Multi insert only inserts columns present in the first tuple

We recently hit an issue doing a multi insert via a repository’s create command where some columns are not written.

Specifically, the columns that are not represented in the first hash passed to create are ignored. i.e. in the following call, the private column of the posts table will not be set to true for the second post.

post_repo.create([
  {title: "First post"}, 
  {title: "Second post", private: true}
])

The reason for that is this method in Sequel, which documents the fact that all hashes should have the same keys (the columns are determined by the first hash):

# This is a front end for import that allows you to submit an array of
# hashes instead of arrays of columns and values:
#
#   DB[:table].multi_insert([{x: 1}, {x: 2}])
#   # INSERT INTO table (x) VALUES (1)
#   # INSERT INTO table (x) VALUES (2)
#
# Be aware that all hashes should have the same keys if you use this calling method,
# otherwise some columns could be missed or set to null instead of to default
# values.
#
# This respects the same options as #import.
def multi_insert(hashes, opts=OPTS)
  return if hashes.empty?
  columns = hashes.first.keys
  import(columns, hashes.map{|h| columns.map{|c| h[c]}}, opts)
end

As this behaviour could be the cause of application bugs where columns are unexpectedly not written, I wanted to open a discussion about whether some behaviour should change here?

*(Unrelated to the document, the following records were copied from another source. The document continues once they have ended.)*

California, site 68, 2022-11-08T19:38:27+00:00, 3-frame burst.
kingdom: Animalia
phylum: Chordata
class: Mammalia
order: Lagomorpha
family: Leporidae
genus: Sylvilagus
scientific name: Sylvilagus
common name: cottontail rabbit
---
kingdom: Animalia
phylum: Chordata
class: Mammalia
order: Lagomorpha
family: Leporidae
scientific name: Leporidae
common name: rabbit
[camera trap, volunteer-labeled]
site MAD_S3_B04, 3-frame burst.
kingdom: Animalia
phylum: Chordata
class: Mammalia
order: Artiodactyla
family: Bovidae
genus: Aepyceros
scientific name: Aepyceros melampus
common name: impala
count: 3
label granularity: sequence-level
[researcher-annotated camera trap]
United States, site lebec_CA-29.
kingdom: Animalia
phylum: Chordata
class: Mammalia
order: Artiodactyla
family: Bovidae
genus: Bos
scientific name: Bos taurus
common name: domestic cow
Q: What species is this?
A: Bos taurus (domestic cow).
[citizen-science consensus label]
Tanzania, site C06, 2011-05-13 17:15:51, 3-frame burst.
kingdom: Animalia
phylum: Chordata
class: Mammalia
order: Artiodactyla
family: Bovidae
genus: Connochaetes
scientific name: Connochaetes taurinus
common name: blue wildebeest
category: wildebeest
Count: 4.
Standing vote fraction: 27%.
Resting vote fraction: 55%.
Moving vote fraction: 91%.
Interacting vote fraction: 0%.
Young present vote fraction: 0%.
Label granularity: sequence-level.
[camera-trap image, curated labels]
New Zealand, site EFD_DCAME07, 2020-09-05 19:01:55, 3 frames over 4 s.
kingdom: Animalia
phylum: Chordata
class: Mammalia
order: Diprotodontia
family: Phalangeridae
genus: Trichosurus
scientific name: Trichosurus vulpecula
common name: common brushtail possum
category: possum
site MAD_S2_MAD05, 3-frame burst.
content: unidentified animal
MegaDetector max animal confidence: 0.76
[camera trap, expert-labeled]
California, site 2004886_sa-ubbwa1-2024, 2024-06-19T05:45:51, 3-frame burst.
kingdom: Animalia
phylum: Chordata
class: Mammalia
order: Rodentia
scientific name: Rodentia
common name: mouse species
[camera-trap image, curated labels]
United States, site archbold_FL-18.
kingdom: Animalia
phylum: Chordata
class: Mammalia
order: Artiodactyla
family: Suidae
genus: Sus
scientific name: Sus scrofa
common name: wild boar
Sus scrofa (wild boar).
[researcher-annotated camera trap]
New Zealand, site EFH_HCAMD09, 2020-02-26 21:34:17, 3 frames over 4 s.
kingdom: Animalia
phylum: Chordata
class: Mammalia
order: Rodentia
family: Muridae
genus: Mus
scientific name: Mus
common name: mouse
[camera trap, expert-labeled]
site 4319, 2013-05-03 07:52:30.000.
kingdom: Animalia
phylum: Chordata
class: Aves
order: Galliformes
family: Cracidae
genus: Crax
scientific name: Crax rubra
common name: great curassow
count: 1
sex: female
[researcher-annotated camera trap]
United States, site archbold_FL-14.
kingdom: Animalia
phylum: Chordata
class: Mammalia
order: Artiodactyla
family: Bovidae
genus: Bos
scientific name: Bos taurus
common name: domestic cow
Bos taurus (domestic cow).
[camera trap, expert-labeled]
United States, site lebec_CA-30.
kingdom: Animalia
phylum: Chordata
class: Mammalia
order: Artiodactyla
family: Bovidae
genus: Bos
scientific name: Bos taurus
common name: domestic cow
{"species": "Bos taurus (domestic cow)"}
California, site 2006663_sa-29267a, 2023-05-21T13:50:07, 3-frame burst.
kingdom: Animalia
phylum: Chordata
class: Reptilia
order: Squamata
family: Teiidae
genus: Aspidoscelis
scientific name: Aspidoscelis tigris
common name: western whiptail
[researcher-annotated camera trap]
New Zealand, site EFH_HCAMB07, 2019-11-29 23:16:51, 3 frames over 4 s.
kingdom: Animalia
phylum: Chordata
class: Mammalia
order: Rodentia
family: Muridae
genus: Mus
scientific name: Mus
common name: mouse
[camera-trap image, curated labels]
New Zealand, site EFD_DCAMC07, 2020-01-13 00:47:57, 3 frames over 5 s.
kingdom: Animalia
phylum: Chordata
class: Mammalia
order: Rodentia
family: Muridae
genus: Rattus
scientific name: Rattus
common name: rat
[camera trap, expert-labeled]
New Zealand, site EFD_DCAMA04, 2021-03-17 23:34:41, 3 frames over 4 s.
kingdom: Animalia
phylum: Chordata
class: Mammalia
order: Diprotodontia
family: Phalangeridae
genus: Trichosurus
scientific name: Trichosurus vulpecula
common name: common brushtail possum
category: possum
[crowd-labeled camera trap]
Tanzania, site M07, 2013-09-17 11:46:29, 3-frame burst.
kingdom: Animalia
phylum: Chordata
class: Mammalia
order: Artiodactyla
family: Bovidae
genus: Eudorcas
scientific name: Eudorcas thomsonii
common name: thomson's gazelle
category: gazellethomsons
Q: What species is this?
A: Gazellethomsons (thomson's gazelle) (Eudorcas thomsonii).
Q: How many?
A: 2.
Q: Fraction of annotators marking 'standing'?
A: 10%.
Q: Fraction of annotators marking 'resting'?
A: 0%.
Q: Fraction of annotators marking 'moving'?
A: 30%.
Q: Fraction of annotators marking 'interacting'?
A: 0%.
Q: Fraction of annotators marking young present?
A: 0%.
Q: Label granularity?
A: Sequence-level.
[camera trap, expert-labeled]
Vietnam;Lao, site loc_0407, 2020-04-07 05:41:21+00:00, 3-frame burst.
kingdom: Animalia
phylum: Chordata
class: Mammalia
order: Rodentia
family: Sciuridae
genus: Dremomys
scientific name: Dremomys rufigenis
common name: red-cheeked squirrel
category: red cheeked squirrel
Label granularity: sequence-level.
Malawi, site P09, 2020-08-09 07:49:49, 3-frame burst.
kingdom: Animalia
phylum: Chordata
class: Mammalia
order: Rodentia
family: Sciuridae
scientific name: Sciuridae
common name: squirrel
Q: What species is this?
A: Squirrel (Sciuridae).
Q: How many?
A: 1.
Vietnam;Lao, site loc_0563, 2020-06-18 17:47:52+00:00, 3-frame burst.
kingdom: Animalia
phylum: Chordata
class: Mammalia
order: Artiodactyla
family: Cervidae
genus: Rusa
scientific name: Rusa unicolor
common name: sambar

For example, should Sequel check all keys of all hashes being inserted? Should rom-sql do that instead? Or should rom-sql raise an error if it encounters a multi-insert where the hashes have different key sets, to prevent developers encountering this situation?

Hey Andrew!

I think this should be handled better by rom-sql. I :100: agree with you that this can easily hide bugs and cause confusion. We could generate an explicit hash schema based on the first tuple and then apply it to all tuples prior to sending it down to the multi_insert. It would crash with an exception before touching the database if there’s any tuple that does not match the hash schema.

Thanks @solnic :slight_smile: That sounds like good solution for avoiding confusion. I’ll create an issue on rom-sql for this? Happy to have a go at a PR for it also.

1 Like

@andrewcroome yes please report an issue and we can take it from there. One thing to investigate is if Relation#input_schema is applied to these tuples and if that’s the case, then why it’s not crashing when tuples have keys missing.